練習題目.
a) 把土改短文中從「作者按:三中全會召開在即,一」到「投資機會,我們自然需要跟進。」的段落一字不差地重新打出來。
b) 依據土改短文,蔣介石遷赴台灣後為何開始推行土改?請用一到三句話說明。

閱讀材料.
作者按:三中全會召開在即,一篇名為「383」的改革方案出現在中國新聞網,迅速引發各方關注。其中土改部分尤其引人矚目,因為它明確提到一個詞「集體建設用地直接入市」。如果說,承包經營權流轉早已屬於共識的話,集體建設用地直接入市則依然處於內部爭議較大的狀態。用現在最流行的一句話說:超預期啊!既然出乎市場預料,就意味著投資機會,我們自然需要跟進。

土改這個詞兒,在中國,頗有點意思。掐指算算,過去一百年裡,已經經歷過至少兩次真正意義上的土地改革。

第一次改革以「均田」為主,體現在「分」的環節。

對上一輩和上上輩人而言,1947年土改是分田地的代名詞。上下幾千年以來,只要你敢於提出並最終實現均田地,農民作為一個群體都會迸發出難以想像的戰鬥力。短短兩年時間裡,在樸素的農民們支持下,中國***領導的軍隊摧枯拉朽般戰勝了軍力佔優的國民黨。有趣的是,蔣介石遷赴台灣一隅後,痛定思痛,也為了恢復農業產量(1949年台灣農業產量不足戰前最高產量的一半[1]),開始搞土改。相比中共「重做系統」式的處理,台灣做法相對溫和,用錢贖買地主土地,然後貸款給農民支持其買地(很多人吐槽中國大陸土改簡單粗暴,但設身處地想想呢?俗話說,有多少本錢做多大買賣,一窮二白的新中國想在全國範圍採用財大氣粗的台灣贖買貸土改模式,幾乎是不可能完成的任務。)。無論大陸還是台灣,都通過土改實現了耕者有其田,在此基礎上,實現了社會的穩定,也實現了糧食產量的企穩回升。

資料摘錄.
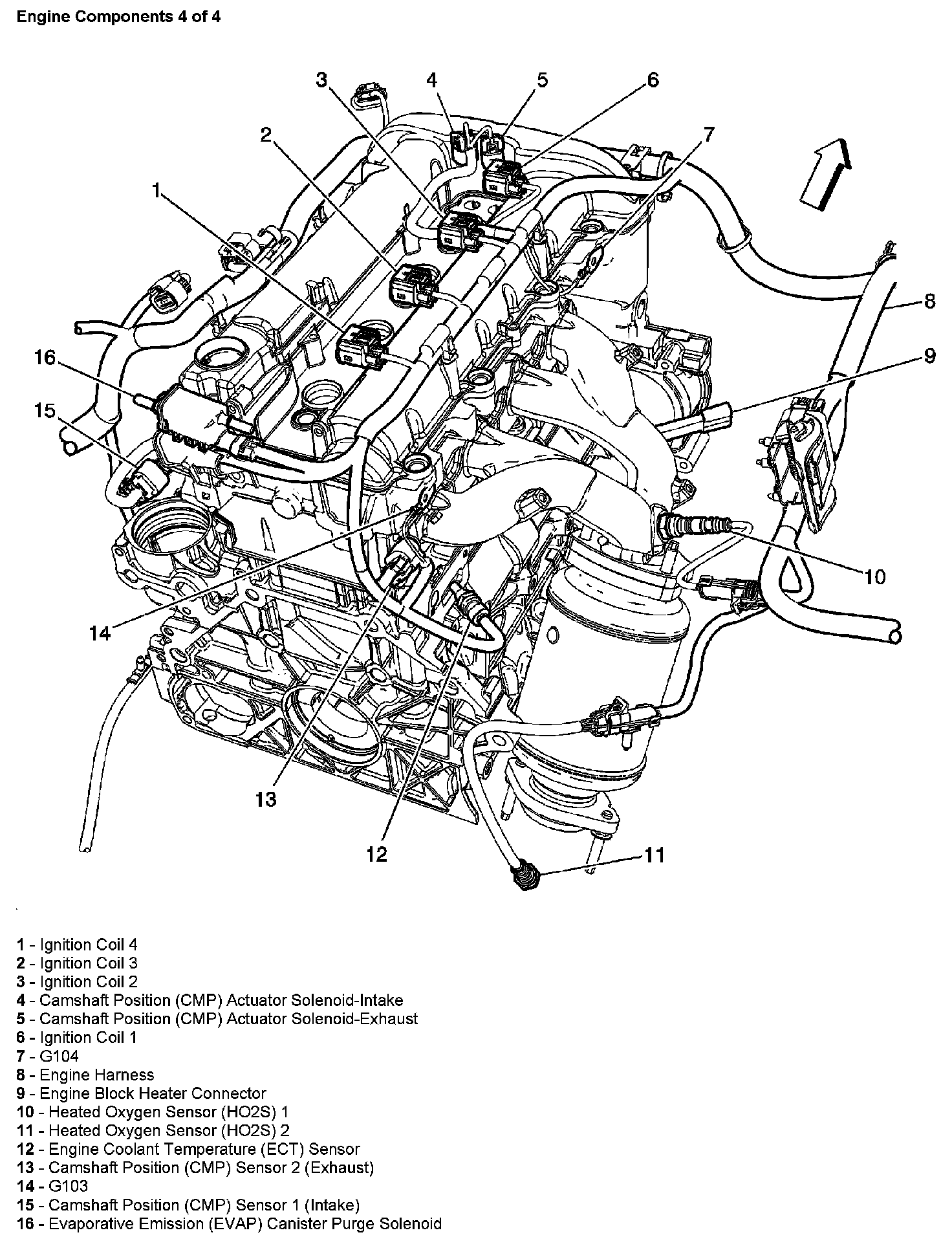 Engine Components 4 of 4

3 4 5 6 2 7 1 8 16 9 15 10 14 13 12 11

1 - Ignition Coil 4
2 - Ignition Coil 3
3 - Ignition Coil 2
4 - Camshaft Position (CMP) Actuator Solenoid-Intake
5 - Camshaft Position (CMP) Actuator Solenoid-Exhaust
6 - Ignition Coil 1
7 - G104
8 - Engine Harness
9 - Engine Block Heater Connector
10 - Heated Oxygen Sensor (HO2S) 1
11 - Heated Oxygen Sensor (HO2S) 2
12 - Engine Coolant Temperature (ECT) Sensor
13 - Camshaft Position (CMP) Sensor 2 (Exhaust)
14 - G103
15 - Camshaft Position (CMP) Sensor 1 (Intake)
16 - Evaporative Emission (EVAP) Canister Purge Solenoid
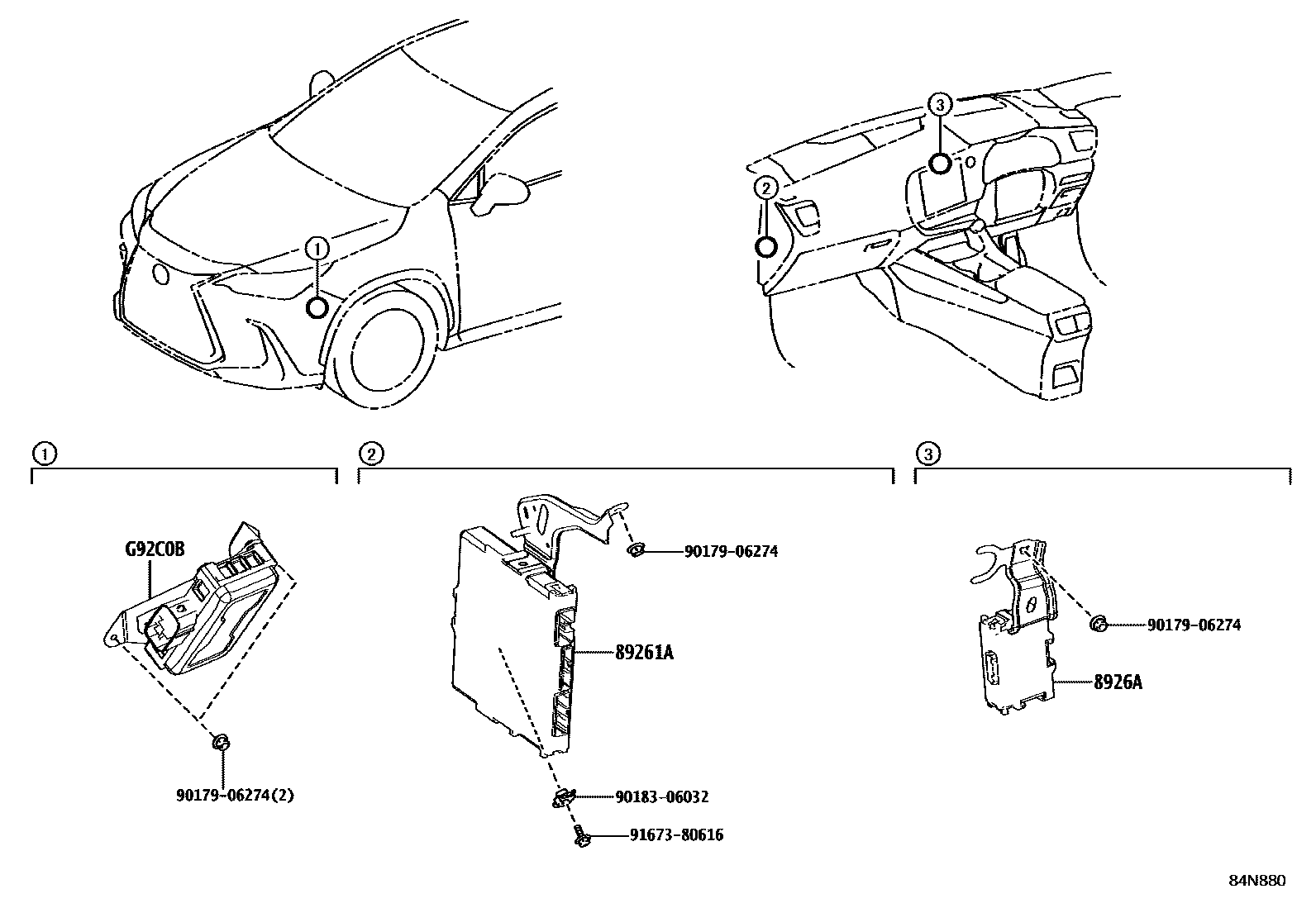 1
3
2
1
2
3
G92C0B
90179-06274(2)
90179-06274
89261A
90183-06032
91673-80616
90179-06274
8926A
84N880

逐題解答.
a)
作者按:三中全會召開在即,一篇名為「383」的改革方案出現在中國新聞網,迅速引發各方關注。其中土改部分尤其引人矚目,因為它明確提到一個詞「集體建設用地直接入市」。如果說,承包經營權流轉早已屬於共識的話,集體建設用地直接入市則依然處於內部爭議較大的狀態。用現在最流行的一句話說:超預期啊!既然出乎市場預料,就意味著投資機會,我們自然需要跟進。

b) 文中說蔣介石遷台後痛定思痛,也為了恢復農業產量而開始土改。當時1949年台灣的農業產量不足戰前最高產量的一半。